With this technology the user is able to control the mechanical fingers as if they were their own. The I-Limb system looks and feels so real that users tend to treat it like a real hand. (Stuart 2009) They climb ropes with it, fire bows and arrows with it, and even try to do handstands with it. Because this technology is not meant for such heavy- duty activity, it often leads to damage done on the hand.

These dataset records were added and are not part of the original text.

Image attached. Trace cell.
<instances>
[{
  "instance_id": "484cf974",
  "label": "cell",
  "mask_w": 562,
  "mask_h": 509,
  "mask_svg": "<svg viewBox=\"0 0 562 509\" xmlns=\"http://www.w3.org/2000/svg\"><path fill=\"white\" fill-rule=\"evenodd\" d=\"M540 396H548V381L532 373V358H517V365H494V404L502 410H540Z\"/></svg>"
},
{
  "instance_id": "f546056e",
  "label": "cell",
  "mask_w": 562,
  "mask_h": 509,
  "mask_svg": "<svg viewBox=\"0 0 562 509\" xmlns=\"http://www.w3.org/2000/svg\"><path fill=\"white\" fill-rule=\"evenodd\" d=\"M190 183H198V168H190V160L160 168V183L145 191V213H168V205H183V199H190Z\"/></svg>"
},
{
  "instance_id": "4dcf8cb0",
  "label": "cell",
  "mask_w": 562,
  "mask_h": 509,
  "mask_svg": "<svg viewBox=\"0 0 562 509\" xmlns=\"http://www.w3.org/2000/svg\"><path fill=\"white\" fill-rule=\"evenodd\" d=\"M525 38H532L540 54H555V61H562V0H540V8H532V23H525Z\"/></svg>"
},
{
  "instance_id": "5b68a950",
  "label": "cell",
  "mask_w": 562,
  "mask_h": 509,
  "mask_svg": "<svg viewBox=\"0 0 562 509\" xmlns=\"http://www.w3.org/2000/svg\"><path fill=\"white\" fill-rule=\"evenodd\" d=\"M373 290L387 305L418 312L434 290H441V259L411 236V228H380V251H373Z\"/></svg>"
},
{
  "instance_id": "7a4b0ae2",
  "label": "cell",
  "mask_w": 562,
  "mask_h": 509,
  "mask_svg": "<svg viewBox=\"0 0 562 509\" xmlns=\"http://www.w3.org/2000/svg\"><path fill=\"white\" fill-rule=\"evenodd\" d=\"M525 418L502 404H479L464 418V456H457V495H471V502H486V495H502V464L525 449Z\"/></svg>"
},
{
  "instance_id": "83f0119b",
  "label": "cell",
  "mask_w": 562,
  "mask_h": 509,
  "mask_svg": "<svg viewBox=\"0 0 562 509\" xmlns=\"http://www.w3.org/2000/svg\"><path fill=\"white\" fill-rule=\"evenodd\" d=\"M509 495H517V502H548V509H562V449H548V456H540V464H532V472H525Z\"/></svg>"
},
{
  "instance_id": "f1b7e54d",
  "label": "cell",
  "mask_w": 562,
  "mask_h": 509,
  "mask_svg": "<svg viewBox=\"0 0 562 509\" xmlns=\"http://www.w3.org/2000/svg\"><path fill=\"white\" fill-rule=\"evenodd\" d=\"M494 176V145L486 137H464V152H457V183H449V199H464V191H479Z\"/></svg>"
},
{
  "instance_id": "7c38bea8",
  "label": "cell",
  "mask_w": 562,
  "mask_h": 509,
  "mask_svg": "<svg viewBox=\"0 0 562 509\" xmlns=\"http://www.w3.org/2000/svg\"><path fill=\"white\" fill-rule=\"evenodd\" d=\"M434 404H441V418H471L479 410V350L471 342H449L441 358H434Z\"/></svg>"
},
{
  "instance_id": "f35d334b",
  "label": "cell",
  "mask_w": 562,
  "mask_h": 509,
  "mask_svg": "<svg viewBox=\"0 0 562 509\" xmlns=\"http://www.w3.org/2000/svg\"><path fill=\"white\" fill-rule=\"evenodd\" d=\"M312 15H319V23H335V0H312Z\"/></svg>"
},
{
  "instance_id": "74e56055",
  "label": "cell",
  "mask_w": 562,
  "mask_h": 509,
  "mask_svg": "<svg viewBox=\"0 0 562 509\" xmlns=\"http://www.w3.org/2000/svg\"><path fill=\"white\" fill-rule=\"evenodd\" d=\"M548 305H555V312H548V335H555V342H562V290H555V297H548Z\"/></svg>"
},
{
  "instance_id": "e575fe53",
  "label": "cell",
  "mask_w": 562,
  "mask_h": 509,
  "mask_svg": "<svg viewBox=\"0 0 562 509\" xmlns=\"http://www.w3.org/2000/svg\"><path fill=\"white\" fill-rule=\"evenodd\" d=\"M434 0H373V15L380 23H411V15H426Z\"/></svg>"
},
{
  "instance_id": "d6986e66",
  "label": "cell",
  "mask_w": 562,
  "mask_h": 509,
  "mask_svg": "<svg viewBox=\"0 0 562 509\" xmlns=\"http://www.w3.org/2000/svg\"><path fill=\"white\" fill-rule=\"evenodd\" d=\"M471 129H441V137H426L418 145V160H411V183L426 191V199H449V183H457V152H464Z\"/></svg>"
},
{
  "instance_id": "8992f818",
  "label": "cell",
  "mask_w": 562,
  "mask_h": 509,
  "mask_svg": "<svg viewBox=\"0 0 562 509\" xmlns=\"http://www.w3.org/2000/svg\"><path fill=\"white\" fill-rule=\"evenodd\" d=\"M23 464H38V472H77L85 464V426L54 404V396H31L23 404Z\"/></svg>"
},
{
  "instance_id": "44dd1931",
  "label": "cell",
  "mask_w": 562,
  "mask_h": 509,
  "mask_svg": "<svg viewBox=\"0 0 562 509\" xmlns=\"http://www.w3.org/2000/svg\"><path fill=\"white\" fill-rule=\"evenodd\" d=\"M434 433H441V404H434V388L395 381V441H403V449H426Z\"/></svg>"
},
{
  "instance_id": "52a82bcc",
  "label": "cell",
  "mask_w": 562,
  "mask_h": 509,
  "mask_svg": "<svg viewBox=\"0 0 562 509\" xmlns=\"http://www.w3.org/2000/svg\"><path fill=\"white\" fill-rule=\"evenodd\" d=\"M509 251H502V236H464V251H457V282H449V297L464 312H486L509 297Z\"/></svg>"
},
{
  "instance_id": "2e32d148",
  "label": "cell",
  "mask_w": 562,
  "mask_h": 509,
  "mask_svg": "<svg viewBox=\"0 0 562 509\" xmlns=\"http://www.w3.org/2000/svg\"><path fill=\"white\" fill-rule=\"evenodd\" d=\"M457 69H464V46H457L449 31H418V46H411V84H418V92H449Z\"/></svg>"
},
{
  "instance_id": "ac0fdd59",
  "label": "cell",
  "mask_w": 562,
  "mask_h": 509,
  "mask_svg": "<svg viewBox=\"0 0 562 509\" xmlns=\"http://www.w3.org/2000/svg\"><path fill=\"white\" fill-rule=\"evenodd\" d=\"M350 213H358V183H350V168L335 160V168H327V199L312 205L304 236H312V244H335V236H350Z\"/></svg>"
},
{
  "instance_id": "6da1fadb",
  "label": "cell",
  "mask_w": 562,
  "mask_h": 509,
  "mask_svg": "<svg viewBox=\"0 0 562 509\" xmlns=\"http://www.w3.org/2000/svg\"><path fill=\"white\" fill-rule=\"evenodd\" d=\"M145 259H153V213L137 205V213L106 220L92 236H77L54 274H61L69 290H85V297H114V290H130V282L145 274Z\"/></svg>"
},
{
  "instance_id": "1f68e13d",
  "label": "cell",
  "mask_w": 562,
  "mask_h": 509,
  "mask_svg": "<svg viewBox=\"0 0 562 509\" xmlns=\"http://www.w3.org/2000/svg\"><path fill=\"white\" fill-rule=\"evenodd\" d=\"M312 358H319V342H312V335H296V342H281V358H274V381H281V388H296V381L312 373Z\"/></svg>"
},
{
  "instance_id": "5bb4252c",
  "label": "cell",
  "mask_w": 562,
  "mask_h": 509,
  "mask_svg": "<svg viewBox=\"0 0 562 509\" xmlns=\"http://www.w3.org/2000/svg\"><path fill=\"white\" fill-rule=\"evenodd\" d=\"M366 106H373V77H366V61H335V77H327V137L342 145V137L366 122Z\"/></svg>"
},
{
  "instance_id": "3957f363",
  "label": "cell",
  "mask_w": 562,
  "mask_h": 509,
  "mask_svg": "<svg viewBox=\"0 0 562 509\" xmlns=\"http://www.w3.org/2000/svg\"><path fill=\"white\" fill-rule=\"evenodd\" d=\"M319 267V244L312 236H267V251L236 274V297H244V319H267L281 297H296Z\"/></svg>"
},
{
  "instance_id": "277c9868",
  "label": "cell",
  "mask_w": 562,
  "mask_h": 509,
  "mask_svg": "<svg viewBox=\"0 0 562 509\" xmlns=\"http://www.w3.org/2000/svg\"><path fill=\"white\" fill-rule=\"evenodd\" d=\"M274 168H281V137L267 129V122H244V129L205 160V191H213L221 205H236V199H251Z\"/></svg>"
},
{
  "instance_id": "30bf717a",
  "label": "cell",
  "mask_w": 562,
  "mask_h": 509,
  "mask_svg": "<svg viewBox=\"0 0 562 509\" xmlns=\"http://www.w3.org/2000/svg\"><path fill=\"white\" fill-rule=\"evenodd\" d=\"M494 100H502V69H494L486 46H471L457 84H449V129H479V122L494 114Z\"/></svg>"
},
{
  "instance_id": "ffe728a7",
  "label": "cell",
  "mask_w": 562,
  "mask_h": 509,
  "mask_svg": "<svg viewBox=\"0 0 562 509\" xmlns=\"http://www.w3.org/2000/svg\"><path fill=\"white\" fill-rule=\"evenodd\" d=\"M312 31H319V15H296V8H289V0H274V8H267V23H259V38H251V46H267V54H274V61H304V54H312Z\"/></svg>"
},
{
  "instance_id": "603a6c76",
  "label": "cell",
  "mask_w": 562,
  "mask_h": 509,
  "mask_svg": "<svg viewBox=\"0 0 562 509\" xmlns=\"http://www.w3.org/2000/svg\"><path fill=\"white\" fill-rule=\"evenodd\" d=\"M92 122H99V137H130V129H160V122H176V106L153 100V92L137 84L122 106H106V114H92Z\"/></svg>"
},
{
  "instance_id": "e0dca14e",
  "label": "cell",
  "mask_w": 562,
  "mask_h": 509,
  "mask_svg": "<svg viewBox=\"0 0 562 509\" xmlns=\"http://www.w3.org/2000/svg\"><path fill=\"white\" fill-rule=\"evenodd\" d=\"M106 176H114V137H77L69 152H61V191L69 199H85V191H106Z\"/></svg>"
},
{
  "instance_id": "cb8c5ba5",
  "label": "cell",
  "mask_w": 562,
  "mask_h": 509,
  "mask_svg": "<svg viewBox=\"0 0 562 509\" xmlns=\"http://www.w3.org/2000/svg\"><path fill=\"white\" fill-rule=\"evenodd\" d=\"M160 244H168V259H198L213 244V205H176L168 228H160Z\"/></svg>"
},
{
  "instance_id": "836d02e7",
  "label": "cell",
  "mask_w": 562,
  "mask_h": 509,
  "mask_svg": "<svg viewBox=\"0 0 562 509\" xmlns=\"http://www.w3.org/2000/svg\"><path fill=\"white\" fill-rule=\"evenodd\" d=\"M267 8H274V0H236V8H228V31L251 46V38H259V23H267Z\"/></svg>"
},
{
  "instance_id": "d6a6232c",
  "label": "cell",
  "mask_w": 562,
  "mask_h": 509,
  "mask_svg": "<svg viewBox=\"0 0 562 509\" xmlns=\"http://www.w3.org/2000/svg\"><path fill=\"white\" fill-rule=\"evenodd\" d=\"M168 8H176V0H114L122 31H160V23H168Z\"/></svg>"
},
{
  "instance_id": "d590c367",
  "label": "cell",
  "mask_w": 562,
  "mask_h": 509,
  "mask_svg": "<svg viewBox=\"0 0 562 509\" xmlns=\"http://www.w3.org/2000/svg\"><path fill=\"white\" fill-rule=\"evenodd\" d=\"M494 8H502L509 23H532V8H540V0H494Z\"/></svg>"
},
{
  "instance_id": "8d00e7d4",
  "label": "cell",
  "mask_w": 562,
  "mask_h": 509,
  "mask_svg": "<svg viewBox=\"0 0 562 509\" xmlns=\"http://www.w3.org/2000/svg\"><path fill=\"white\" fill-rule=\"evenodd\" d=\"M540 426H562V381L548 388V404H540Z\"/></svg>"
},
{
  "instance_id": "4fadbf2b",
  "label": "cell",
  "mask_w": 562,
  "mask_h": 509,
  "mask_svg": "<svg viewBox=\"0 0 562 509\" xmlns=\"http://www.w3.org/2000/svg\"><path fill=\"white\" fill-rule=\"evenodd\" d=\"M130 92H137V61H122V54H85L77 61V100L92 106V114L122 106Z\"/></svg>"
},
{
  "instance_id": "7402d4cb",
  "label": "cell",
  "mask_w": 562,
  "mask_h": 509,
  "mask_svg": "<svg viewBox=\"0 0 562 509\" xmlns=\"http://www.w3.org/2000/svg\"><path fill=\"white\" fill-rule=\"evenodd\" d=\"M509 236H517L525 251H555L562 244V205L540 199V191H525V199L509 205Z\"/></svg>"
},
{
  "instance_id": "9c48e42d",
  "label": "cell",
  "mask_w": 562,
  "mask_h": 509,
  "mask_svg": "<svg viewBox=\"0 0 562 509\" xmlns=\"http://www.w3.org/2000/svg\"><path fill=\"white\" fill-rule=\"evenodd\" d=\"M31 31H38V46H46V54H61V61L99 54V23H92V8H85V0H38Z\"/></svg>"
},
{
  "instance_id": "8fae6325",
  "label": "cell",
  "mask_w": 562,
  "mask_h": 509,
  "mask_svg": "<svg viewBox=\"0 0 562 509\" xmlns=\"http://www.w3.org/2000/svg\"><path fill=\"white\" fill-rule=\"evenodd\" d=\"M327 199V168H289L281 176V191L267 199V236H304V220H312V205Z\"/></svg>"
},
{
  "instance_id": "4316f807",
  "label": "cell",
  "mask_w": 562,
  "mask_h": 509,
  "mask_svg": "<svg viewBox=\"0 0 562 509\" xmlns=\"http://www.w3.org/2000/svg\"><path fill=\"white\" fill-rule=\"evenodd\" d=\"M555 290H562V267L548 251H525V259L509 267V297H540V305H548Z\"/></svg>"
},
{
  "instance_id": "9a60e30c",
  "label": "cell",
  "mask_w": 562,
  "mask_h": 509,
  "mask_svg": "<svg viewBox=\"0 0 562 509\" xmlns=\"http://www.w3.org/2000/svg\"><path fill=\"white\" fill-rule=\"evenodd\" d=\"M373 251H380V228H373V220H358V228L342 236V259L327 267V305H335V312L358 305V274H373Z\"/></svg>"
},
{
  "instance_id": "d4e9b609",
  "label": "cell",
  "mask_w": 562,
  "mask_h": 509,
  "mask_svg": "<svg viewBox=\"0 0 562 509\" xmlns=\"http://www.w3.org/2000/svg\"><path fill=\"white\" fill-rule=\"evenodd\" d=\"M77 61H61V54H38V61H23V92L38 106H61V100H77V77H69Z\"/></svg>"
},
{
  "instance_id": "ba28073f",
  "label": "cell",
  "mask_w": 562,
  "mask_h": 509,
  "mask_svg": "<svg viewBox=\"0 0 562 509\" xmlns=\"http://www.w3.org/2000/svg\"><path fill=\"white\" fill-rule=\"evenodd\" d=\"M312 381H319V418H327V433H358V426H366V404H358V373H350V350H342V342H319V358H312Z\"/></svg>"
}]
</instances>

Touch Bionics responded by introducing an even more durable version of its extremely popular ‘-Limb system.
Ill: New prosthetic technologies that function with the human body In the very distant future, we might have prosthetic hands that are half machine and half human. Or maybe through development with stem cell research, there can be no need for artificial limbs anymore because we could Just grow them back. These ideas are great, but in reality, they are harder to achieve than they might sound. The closest thing we have now to a cowboy-like arm is one that uses Neolithic signals given off y the user’s muscles to control the hand.
In Mafia’s lecture (2007) she talks about the extensive research being done in the field of physical therapy and prosthetic hands. This research may lead to comfortable, lightweight, and relatively inexpensive prosthetic hands. These hands will act in a nearly lifelike manner in response to the Neolithic signals. Work has also been done on the attachment of prosthetic limbs to residual bones, eliminating the need for weight bearing prosthetic sockets. This research can prove critical in the development and testing of prosthetic hands in the future.
It will bring together cellular and electronic research to create prosthetics that are part man and part machine. Lb. Affordable prosthetic hands Prosthetic devices for people of developing countries have always been hard to obtain. Not because people don’t sell them, but rather because of the price at which they are sold. A new prosthetic hand can cost someone anywhere from $10,000- $18,000. (Dish, 2008) This price is far too much for one person to pay. Many of the people in need of prosthetic hands lost their hands due to some disease. Many of these people are in extreme poverty and simply cannot afford these new cosmologies.
In an effort to make prosthetic hands more affordable, scientists are creating new hardware for prosthetic hands that are made of locally available materials to significantly reduce the cost. Dish’s article (2008) talks about new practical and low-cost hardware-based control system for multifunctional Neolithic hand prostheses. This system was designed to cater to the needs of patients in developing countries, where Neolithic prostheses are scarce and extremely expensive. The design relied on locally available components in order to lower the price.